PROBLEM TO SOLVE:
Count how many lines of the entries below contain the word "camera", and reply with the number alone.

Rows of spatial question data
---

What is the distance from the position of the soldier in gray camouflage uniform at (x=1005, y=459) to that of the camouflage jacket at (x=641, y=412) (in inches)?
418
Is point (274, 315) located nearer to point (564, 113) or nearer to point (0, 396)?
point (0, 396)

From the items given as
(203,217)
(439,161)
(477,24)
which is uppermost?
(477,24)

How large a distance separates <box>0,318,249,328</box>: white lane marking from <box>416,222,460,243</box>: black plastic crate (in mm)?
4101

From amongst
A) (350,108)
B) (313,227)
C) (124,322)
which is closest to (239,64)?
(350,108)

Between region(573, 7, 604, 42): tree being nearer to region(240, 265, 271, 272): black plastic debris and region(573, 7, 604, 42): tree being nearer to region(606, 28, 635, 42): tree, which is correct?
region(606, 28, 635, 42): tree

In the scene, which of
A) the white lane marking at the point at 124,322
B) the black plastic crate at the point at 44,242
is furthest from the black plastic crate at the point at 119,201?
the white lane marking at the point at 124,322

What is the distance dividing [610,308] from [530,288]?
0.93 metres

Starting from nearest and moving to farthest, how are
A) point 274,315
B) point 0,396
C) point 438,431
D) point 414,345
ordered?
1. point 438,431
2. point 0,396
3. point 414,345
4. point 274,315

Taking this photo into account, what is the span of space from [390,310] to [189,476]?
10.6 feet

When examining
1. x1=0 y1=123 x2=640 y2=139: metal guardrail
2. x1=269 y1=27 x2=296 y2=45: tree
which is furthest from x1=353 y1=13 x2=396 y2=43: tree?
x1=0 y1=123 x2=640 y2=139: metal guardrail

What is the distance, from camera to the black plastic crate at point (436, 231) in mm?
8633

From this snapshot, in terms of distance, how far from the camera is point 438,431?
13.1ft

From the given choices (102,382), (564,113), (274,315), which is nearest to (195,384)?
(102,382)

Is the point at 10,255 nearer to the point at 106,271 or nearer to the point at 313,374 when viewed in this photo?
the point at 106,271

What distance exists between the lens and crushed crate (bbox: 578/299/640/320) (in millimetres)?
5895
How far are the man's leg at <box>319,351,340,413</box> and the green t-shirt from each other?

---

WORKED ANSWER:
2